Casemiro considera que Ancelotti teve papel decisivo na evolução técnica e mental de Vini Jr. Foto;:CBF

O jornalista espanhol também chama atenção para o simbolismo da camisa utilizada pelo jogador. Depois de vestir o número 20 na Copa do Catar, Vinicius assumiu agora a camisa 7, eternizada por Garrincha. O número reforça a ligação entre o atual protagonista da equipe e um dos maiores ídolos da história do futebol brasileiro.

A comparação com Garrincha tem origem no Mundial de 1962, disputado no Chile. Na ocasião, o lendário ponta assumiu o protagonismo da Seleção após a lesão de Pelé ainda na fase de grupos e conduziu o Brasil ao bicampeonato. Além de terminar como um dos artilheiros do torneio, Garrincha protagonizou atuações históricas, especialmente contra Inglaterra e Chile, consolidando-se como o principal jogador daquela edição da Copa.

Na visão de Moñino, embora os tempos sejam diferentes e o futebol atual dependa muito mais do coletivo, Vinicius chega ao Mundial de 2026 cercado por uma expectativa semelhante: ser o jogador capaz de fazer a diferença nos momentos decisivos e liderar a Seleção rumo ao título.

Além da responsabilidade dentro de campo, o atacante também vive um momento importante na carreira. Seu contrato com o Real Madrid vai até 2027, mas as negociações para uma renovação seguem em aberto. Ainda assim, o foco permanece totalmente voltado para a Copa do Mundo.

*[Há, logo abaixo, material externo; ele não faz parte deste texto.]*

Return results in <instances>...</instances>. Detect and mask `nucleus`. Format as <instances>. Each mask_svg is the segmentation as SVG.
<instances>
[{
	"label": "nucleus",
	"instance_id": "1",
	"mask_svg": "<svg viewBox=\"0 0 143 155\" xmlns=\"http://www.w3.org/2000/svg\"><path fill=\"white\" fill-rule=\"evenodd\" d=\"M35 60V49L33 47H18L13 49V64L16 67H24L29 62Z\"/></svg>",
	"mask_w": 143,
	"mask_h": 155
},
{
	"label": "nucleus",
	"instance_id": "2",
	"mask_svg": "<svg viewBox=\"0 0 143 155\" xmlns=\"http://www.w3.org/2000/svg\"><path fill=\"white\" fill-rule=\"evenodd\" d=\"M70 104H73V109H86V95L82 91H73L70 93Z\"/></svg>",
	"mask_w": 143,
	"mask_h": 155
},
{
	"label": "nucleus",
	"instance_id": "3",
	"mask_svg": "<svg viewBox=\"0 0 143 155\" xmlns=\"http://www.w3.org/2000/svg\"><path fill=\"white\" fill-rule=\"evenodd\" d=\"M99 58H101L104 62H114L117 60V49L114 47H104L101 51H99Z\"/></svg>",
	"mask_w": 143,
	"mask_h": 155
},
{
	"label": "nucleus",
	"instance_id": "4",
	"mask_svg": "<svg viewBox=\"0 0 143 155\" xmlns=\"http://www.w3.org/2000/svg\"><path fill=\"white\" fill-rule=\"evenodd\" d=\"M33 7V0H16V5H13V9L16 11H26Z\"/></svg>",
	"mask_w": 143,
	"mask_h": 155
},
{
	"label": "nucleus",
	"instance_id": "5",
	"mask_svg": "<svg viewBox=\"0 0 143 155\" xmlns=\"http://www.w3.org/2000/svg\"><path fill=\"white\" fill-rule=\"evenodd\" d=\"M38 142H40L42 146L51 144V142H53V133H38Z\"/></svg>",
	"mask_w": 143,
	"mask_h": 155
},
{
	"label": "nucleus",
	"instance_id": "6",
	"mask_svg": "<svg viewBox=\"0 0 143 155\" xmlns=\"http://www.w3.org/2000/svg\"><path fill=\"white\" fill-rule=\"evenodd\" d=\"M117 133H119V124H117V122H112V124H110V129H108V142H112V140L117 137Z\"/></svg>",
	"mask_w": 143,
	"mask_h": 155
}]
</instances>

Com Neymar ainda dividindo atenções e sem o mesmo protagonismo de outras edições, o Brasil deposita grande parte de suas esperanças em Vinicius Júnior. Para o jornalista do El País, o camisa 7 inicia sua caminhada no torneio carregando não apenas a expectativa de uma geração, mas também um legado histórico que remete a Garrincha, um dos maiores símbolos da Seleção Brasileira.